Na Folha de S. Paulo de 27 de outubro, foi noticiada a recuperação, pela polícia, de dois documentos de alto valor histórico e cultural para o Brasil. Esses documentos haviam sido furtados das instituições públicas às quais pertenciam por quadrilhas especializadas que têm agido sistematicamente contra nosso patrimônio. Um dia antes, o mesmo jornal trouxe matérias sobre a apreensão de mapas raros históricos surrupiados do Itamaraty e de recuperação de obras ‘levadas’ da biblioteca Mário de Andrade, em São Paulo. Um dia depois, reportagem sobre o corte de telefones do super-endividado Masp, de onde, recentemente, haviam cortado a luz. Há tempos ocorrem furtos na Biblioteca Nacional.

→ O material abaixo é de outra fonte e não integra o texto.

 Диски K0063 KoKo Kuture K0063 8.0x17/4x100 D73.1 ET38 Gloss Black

Mas a matéria dava ênfase à forma como foram tratados tais documentos. Manuseadas por jornalistas e policiais sem qualquer cuidado, as peças sofreram estragos: folhas acabaram rasgadas e pedaços espalhados pelo sofá (!!!) em que foram expostos. Os jornalistas atiraram-se como ‘urubus’ aos documentos. Palavras do delegado, que disse também que nada pôde fazer. Ainda bem que não era uma turba disposta a um linchamento.
Canudo e corretivo
Incrível como um acontecimento como esse expõe nossas mazelas. Como expõe o enorme descaso dos governantes de todas as cores políticas tanto com a cultura como com a educação. Nossas bibliotecas, museus e afins têm sido tratados com um descaso tal que há tempos seus acervos, se não se deterioram por falta de investimentos nas condições e pessoal necessários à preservação, são ‘aliviados’ de suas peças mais caras por quadrilhas especializadas. Em muitos casos, quadrilhas que contariam com a ajuda de funcionários mal pagos e sobrecarregados, por serem poucos, conforme apurado em outros episódios. Essas quadrilhas por certo têm seus receptadores finais, sempre ilesos, e esse trâmite todo parece então ser reflexo do que temos visto há muitos anos no trato da coisa pública.

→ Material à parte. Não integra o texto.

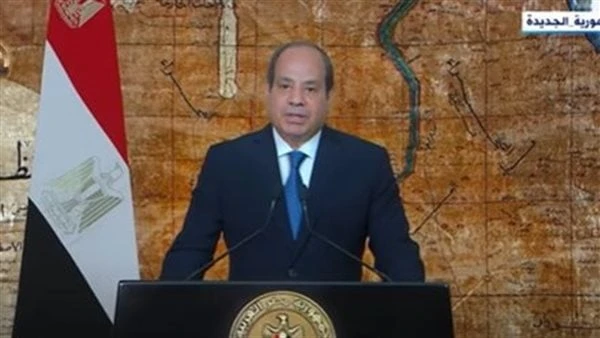 الرئيس السيسي: الحوار الوطني في انعقاد دائم ومصر تبذل جهدا لاستقرار السودان والصومال.. فيديوأكد الرئيس عبد الفتاح السيسي،أن الحوار الوطني في حالة انعقاد دائم وفي حال وجدت أي قضية ت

O que mais impressiona nessa reportagem, contudo, não é tanto o descaso com a cultura, mas com a educação. Diante dessa notícia lembro-me imediatamente de meu pai porque, para ser jornalista, é preciso um diploma, e para ser delegado, também. E meu pai sempre diz que tem gente que é formada na Academia de Zé Novita. Zé Novita era um tratador de cavalos e burros de aluguel, em Santos, lá pelas décadas de 20 e 30 do século passado. Acho que ele tem razão, visto o tropel que danificou os documentos e a postura empacada de quem permitiu que isso acontecesse.

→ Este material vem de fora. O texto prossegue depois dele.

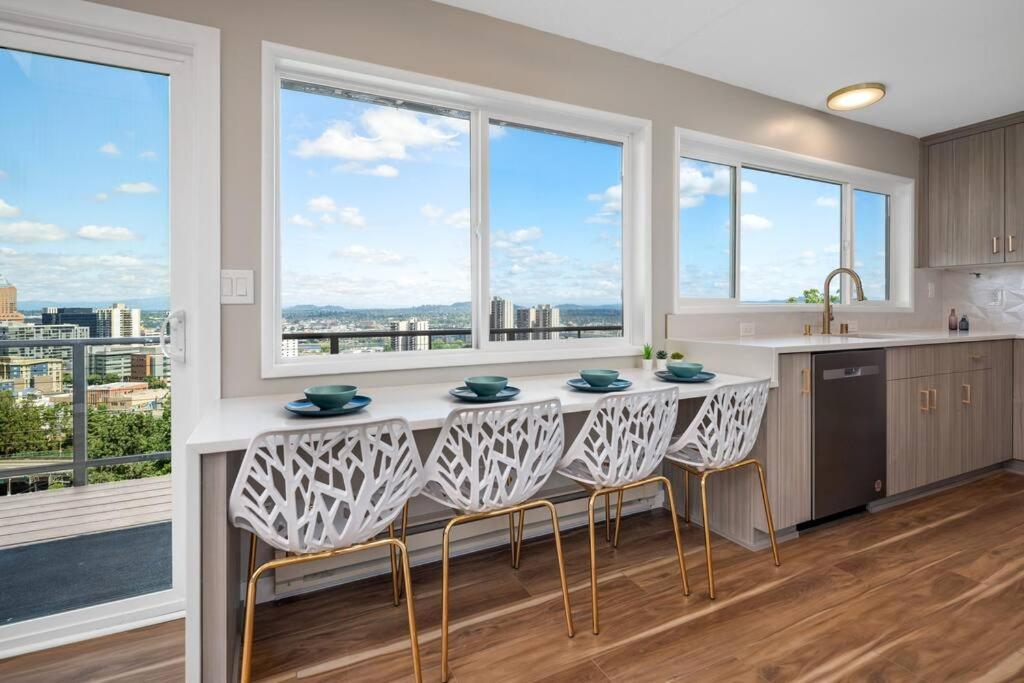 Breathtaking Views W/ Modern Lux - 2320 Portland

Vivi muito próximo ao jornalismo, por conta de trabalho e de casamento, e nos últimos anos, pelos mesmos motivos, tenho convivido com o direito. E nos dois casos, com a educação. Nessa convivência, a discussão da questão do diploma parece estar sempre atual: diante de tal notícia, o canudo talvez servisse para aplicar a alguns de seus donos o devido corretivo. Se a culpa fosse só deles.
Azar do leitor
Em todas as áreas, a maioria dos profissionais tem sido tratada como gado, formada numa linha de produção, uma indústria técnica e caça-níqueis, que só falta imprimir o diploma e enviá-lo pelo correio mediante, é claro, a devida remuneração. E parece ser apenas o que interessa. Essa indústria tem lobby forte e explora o empobrecimento sistemático do ensino médio, voltado apenas ou à aprovação no vestibular, como na grande maioria das escolas particulares, ou à aprovação automática, para que o aluno vença a idade escolar, como na grande maioria das públicas. Basta construir escolas e largar a moçada lá dentro. Nem biblioteca precisa mais, nas duas! Só técnica. Só o exigido pelo MEC para figurar nas prateleiras. Nada de conteúdo extra, nada de reflexão, nada de exigências, nada de enriquecimento da pessoa. E, sem isso, basta o sujeito decorar alguns preceitos, se tanto, e lançar-se a um mercado abarrotado, que dita regras e remunerações.
Alunos que não compreendem o que lêem, colegiais que não sabem escrever, profissionais que não reconhecem obviedades e que não vão além do básico.
No caso do direito… bem, os exames da Ordem têm mostrado o resultado. Os concursos para a magistratura, por exemplo, nunca conseguem preencher as vagas disponíveis, porque felizmente requerem um determinado nível de formação. No caso do jornalismo, como o leitor está num patamar mais próximo ao do redator, o valor deste talvez não precise ser aquelas coisas, como sinaliza o tal mercado. E como não se pode filtrar tudo, azar do leitor e do redator. Azar de quem é informado e de quem informa. Estou falando da maioria. Sorte, como sempre, das exceções. Esse é o país das exceções. Dos puros-sangues.